IA nas empresas: como usar para decidir melhor e liderar na prática
04/08/2026 15:233 min de leituraAtualizado há 29 dias
Fonte: Forbes Brasil · Síntese editorial da GL Inteligência Contábil.
A inteligência artificial deixou de ser um projeto isolado de tecnologia dentro das empresas. Ela virou o pano de fundo sobre o qual as decisões de negócio vão acontecer nos próximos anos. Isso muda a pergunta que você, como gestor, precisa fazer todos os dias: não é mais "qual ferramenta de IA devo adotar", mas "que tipo de empresa eu quero ser quando a inteligência deixar de ser um recurso raro e exclusivamente humano".
Durante décadas, a vantagem competitiva foi construída sobre bases estáveis: capital disponível, escala de produção, canais de distribuição, acesso privilegiado à informação e processos bem amarrados. A inteligência artificial mexe justamente nesses pilares. O conhecimento técnico ficou mais acessível, a execução de tarefas ficou mais rápida e as barreiras que protegiam negócios estabelecidos estão menores. Na prática, isso significa que aprender rápido passou a valer mais do que simplesmente repetir bem um processo.
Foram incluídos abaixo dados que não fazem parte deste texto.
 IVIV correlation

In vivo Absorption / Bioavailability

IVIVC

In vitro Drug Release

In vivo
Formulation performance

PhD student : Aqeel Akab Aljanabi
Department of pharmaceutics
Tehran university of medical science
O que muda na forma de competir
Quando um profissional comum consegue acessar capacidades que antes eram só de especialistas, quando uma empresa pequena opera com estrutura que antes exigia centenas de funcionários e quando sistemas inteligentes executam tarefas sozinhos, a disputa de mercado muda de figura. A vantagem não está mais só na tecnologia em si, mas na capacidade da empresa de se reorganizar continuamente para aproveitar essas novas possibilidades. Isso vale tanto para grandes corporações quanto para negócios de pequeno e médio porte, que agora podem competir em condições mais equilibradas com players maiores.
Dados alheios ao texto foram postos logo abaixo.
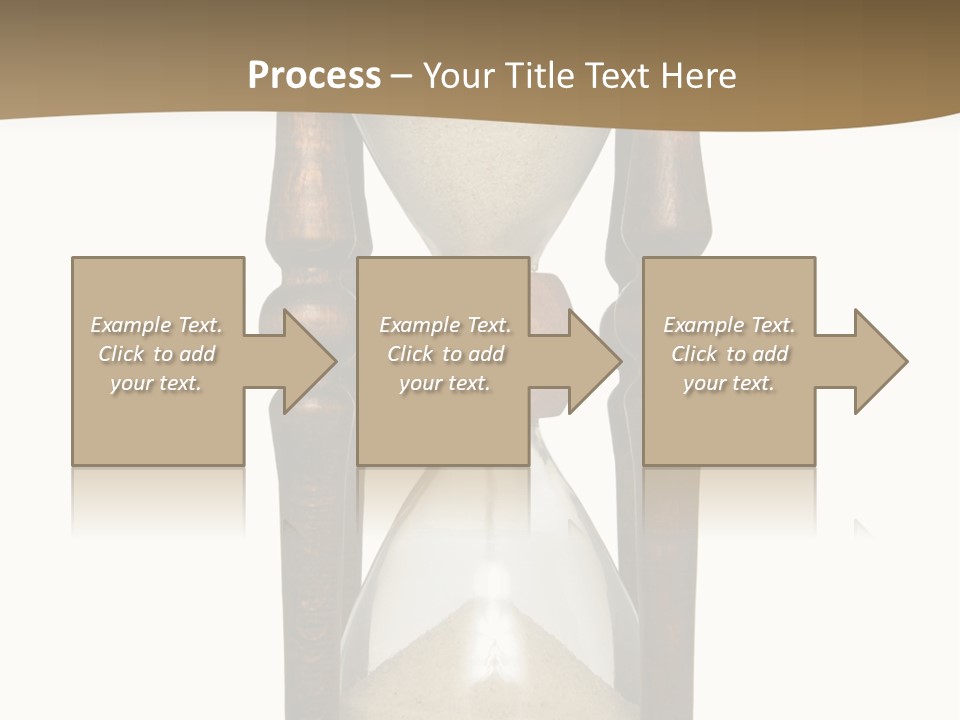 Process – Your Title Text Here

Example Text. Click to add your text.

Example Text. Click to add your text.

Example Text. Click to add your text.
Essa transformação não fica restrita a um setor ou a um departamento específico. Ela atravessa a economia inteira, alterando como as empresas formam e desenvolvem seus times, como desenham produtos e serviços, como tomam decisões internas e até como o poder é distribuído dentro da organização. Modelos de liderança, estruturas hierárquicas e a própria noção do que é trabalho intelectual estão sendo repensados.
Quem sente esse impacto
Nenhum tipo de negócio fica de fora desse movimento. Empresas de serviços, indústrias, comércio e prestadores autônomos estão, cada um à sua maneira, diante da mesma questão: usar a inteligência artificial apenas para ganhar eficiência pontual ou entender que ela está mudando as regras da competição. Quem trata a IA só como um jeito de cortar custos ou acelerar tarefas colhe resultado rápido, mas limitado. Quem enxerga a IA como uma mudança estrutural na forma de competir tende a construir vantagens que duram mais tempo.
Para o empresário, isso tem um efeito direto na tomada de decisão. Não se trata de adivinhar qual tecnologia vai dominar o mercado nos próximos anos, algo que ninguém consegue prever com precisão. O que faz diferença é desenvolver a capacidade de identificar mudanças antes que elas se tornem óbvias para todo mundo, e de ajustar a operação do negócio conforme o cenário evolui.
Como se preparar
Construir esse tipo de capacidade adaptativa passa por três frentes práticas: criar uma cultura de aprendizado contínuo dentro da empresa, formar lideranças preparadas para decidir mesmo diante de incerteza, e revisar processos de gestão para que eles absorvam novas formas de trabalhar com informação e automação. Isso inclui repensar como as áreas administrativa, financeira e contábil do negócio lidam com dados e relatórios, já que essas rotinas tendem a ser cada vez mais apoiadas por sistemas inteligentes.
No fim das contas, a transformação mais importante não está na tecnologia em si, mas na forma como você vai precisar pensar, decidir e liderar. Em um cenário onde a mudança deixou de ser exceção e passou a ser condição permanente dos negócios, se manter competitivo depende menos de escolher a ferramenta certa e mais de construir uma empresa capaz de se reinventar continuamente.